Thursday, June 25, 2020

Penerapan Kritik New Criticism dan Merlyn dalam Puisi “Di Rumah Sakit” Karya Moh. Wan Anwar


Penerapan Kritik New Criticism dan Merlyn dalam Puisi “Di Rumah Sakit” Karya Moh. Wan Anwar

Oleh : Ririn Sabriadi


apa yang kita dapatkan di kamar ini

dari ranjang yang selalu mengajak kita beratahan?

Hanya penyerahan pada waktu dan kenyataan

Sebab di sini cahaya mengabur di luar kita

Dan kata-kata terasa menjadi fana

 

apa yang kita harapkan dari tubuh

yang lemah ini? Selain terus merangkaki

rencana-rencana yang telah terjadwal rapi

 dan kita hanyut dalam sungai keringat

 lalu terjaga sewaktu telaga hati mulai kering

 ya, apa yang mesti kita perbuat dalam jaga

 yang sekejap ini? Ah, kita masih punya doa

 sewaktu sakit melambai penuh rahasia

 

Bandung, 1993

 

A.    Kritik New Criticism

 

1.     Close Reading : Kegelisahan, kesakitan, dan berbagai perasaan yang berkecamuk mengenai prosesi kematian tergambar dalam sajak Moh. Wan Anwar. Sebuah sajak berjudul “Di Rumah Sakit”: apa yang kita harapkan dari tubuh/ yang lemah ini? Selain terus merangkaki/ rencana-rencana yang telah terjadwal rapi/ dan kita hanyut dalam sungai keringat/ lalu terjaga sewaktu telaga hati mulai kering// ya, apa yang mesti kita perbuat dalam jaga/ yang sekejap ini? Ah, kita masih punya doa/ sewaktu sakit melambai penuh rahasia//, cukup untuk menggambarkan rasa sakit dan kegelisahan seorang penyair menghadapi atau berpikir tentang kematian. Seolah kematian menjadi hal yang menyakitkan juga memberi ketentraman tersendiri dalam batin penyair. Kematian yang sebenarnya akan datang dan telah terjadwal dengan rapi oleh Tuhan. Kita hanya perlu berbuat yang terbaik, sebelum kematian itu datang.
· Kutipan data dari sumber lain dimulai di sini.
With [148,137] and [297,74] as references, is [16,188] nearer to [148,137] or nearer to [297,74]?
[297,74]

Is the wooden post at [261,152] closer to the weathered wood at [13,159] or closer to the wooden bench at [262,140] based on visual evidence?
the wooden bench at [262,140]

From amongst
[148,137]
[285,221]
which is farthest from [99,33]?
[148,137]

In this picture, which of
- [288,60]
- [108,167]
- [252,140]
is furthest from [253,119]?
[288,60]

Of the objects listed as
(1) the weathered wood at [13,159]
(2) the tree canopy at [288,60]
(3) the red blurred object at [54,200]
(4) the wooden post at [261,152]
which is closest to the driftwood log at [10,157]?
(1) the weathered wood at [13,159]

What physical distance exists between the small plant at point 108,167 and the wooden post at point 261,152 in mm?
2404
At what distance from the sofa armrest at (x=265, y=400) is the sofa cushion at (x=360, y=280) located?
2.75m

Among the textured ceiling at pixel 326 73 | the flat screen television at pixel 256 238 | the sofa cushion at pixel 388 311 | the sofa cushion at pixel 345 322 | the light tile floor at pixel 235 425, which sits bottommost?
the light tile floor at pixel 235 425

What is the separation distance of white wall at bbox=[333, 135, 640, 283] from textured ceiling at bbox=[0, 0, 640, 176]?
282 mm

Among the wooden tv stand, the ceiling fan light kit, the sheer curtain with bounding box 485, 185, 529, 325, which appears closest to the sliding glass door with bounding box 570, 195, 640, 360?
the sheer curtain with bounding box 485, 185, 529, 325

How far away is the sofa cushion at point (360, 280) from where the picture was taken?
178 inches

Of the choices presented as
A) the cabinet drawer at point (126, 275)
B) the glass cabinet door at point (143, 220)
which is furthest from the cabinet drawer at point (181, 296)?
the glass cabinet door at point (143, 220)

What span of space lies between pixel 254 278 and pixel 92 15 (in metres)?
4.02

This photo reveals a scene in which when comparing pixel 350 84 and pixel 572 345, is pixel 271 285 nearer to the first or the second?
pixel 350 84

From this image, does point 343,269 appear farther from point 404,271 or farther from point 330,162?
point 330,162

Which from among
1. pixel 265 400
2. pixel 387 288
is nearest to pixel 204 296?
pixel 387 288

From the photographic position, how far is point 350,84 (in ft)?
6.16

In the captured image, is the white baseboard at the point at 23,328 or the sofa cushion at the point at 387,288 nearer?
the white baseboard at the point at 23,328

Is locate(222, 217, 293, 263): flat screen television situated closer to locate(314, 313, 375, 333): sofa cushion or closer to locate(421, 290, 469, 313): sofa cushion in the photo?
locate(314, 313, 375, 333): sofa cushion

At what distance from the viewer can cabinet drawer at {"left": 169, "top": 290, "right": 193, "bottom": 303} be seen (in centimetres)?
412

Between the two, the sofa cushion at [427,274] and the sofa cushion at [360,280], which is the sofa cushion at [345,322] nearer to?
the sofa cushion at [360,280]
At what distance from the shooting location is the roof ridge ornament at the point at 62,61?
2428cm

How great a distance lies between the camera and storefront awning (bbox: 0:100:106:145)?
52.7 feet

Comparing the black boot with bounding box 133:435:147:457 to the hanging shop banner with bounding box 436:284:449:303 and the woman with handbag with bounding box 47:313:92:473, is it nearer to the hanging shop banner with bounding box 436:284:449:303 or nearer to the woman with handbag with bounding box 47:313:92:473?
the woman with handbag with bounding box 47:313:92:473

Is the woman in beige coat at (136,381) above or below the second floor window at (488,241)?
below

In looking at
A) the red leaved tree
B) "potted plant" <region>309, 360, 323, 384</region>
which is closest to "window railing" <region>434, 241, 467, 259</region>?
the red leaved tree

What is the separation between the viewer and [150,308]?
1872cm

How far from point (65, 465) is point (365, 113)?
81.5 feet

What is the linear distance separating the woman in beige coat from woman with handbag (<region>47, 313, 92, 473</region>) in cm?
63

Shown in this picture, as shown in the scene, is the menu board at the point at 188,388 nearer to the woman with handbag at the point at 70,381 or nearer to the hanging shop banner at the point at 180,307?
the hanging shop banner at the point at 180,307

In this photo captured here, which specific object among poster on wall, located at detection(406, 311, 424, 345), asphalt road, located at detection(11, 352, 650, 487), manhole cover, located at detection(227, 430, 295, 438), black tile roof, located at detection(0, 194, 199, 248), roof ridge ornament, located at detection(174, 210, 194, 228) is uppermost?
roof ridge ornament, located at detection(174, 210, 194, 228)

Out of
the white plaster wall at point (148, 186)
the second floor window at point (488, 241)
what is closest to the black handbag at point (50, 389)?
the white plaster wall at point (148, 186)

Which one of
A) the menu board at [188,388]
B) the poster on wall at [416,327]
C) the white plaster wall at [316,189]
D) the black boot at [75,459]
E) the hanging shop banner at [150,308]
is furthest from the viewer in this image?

2.     Empiris: karya ini mencerminkan tentang kehidupan yang tak abadi, keabadian hanya milik dia yang menciptakan keabadian itu sendiri.

3.     Konkret: kata yang konkret dalam karya ini terdapat dalam teks apa yang kita harapkan dari tubuh yang lemah ini? Selain terus merangkaki rencana-rencana yang telah terjadwal rapi yang memiliki makna bahwa kematian adalah sesuatu yang sudah menjadi ketetapan.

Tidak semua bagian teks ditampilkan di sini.